The Northeast Mississippi Daily Journal in Tupelo plans to improve the way the print product complements the Web site.
“I don’t think the Web site will replace the print version of the newspaper anytime soon, but we intend to improve the way it complements the print product and also increase the interactiveness between the two, “ said editor Lloyd Gray. “We’re certainly aware that the Web presence is important to us and will continue to grow in importance.”
Gray said there isn’t a newspaper Web site in the country that pays its way as it relies on content from work produced by the print edition. If you strictly looked at it from perspective of how much does it cost to have Web site versus how much advertising is received, there is close to a break even. But the online presence wouldn’t be there if it weren’t for the print side staff.
“That doesn’t mean there isn’t a lot of room for revenue growth on the newspaper Web site,” Gray said. “I think you see that growth already occurring and it will be increasing in the next few years.”
The Northeast Mississippi Daily Journal is planning a major Web site overhaul that will include improvements and changes. Gray said the paper also in the process of trying to figure out the best content strategy rather than just putting the print product online. He expects most papers will end up doing more breaking news, daily updates and shorter, more compact versions of stories on the Web, and have more analytical stories in the print product. Newspapers put a few paragraphs out there and refer readers to the newspaper the next day to get more detailed information.
“The flip side of that is you can put a lot out on the Web site that is lengthy and voluminous that you don’t have room for in the paper because of limited space,” Gray said. “There will be some placing of primary, long document source material, putting lengthy chunks of information out there for readers. Then again we have to be careful about putting vital information on our Web site and not in the paper because a sizeable portion of our readership doesn’t use the Internet regularly. Some probably don’t even have a computer.”

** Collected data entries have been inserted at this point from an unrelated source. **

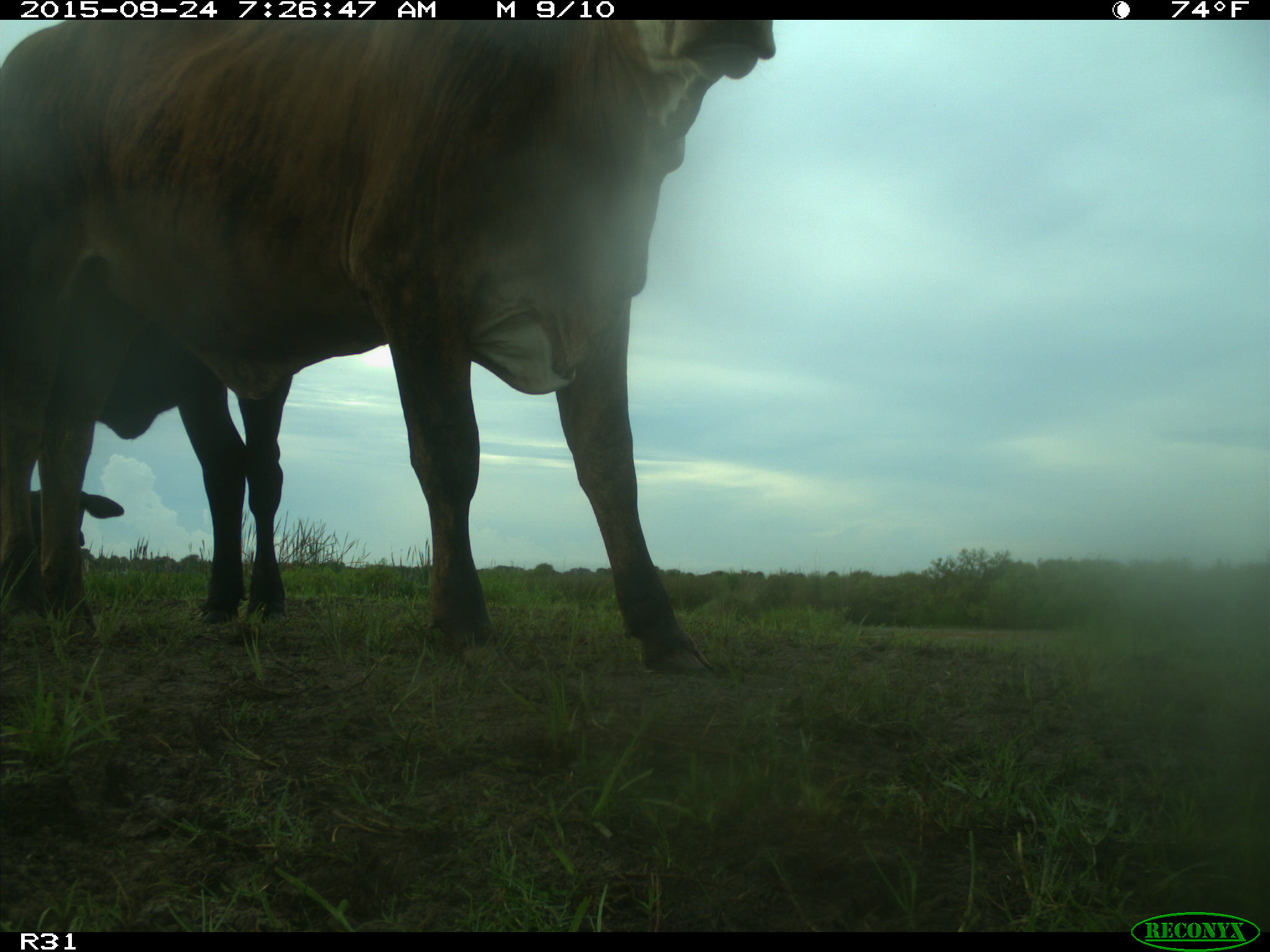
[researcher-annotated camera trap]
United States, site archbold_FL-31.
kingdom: Animalia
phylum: Chordata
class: Mammalia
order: Artiodactyla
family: Bovidae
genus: Bos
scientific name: Bos taurus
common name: domestic cow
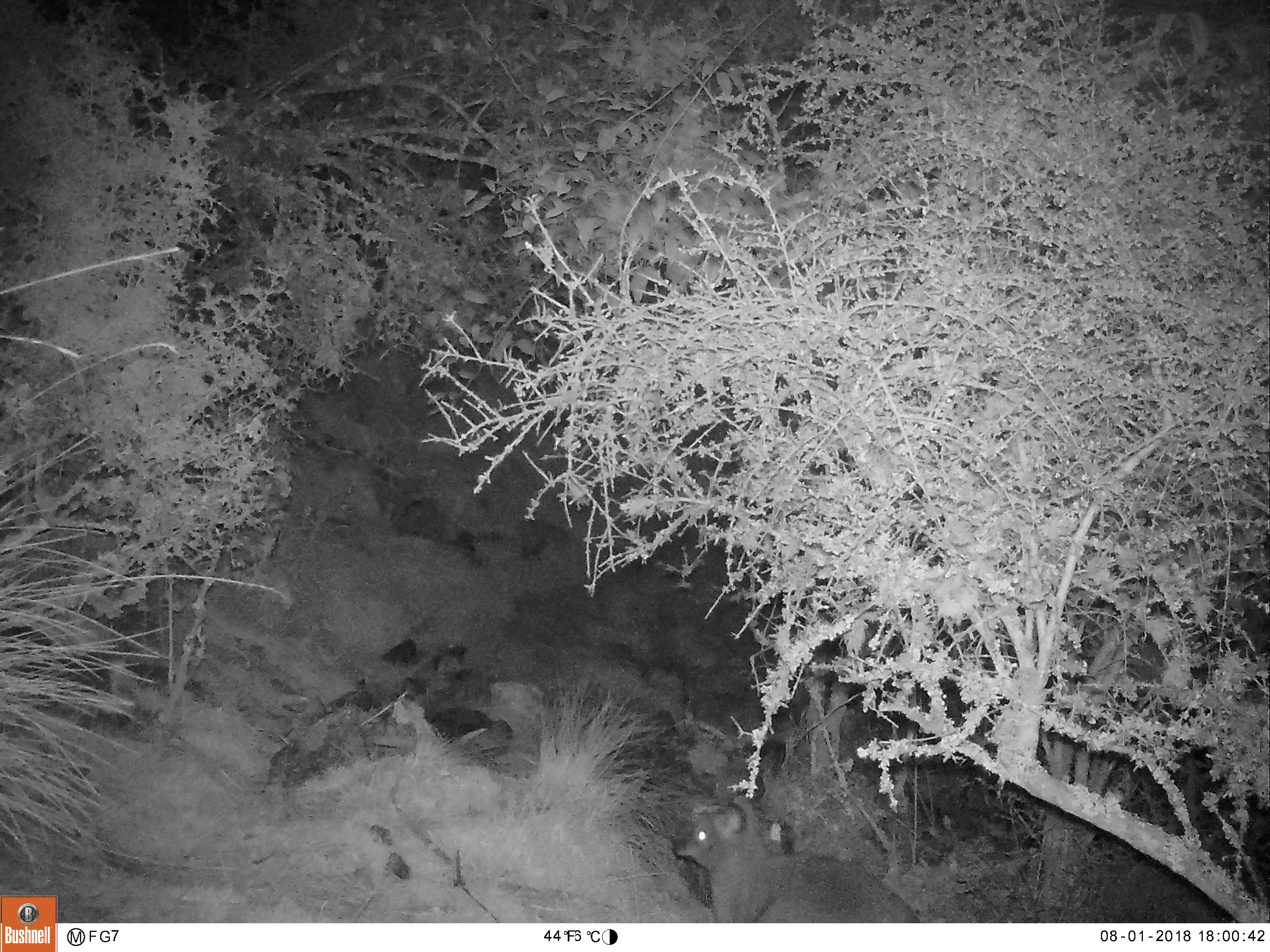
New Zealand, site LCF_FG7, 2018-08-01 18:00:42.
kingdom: Animalia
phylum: Chordata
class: Mammalia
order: Diprotodontia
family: Macropodidae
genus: Notamacropus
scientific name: Notamacropus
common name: wallaby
Wallaby (Notamacropus).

Another state newspaper making upgrades to its online presence is the Starkville Daily News. In part because many alumni of Mississippi State University like to keep up with the news, the Web site gets 10,000 to 15,000 hits per day.
“As a community paper, our Web version is a very important component of what we do,” said Brian Hawkins, editor of the Starkville Daily News. “We have changed the Web site to make it more interactive for readers. There are download forms for online submission of things like sports statistics, weddings and community announcements.
Lots of local people use the site to submit local information. It is improving our efficiency collecting news.”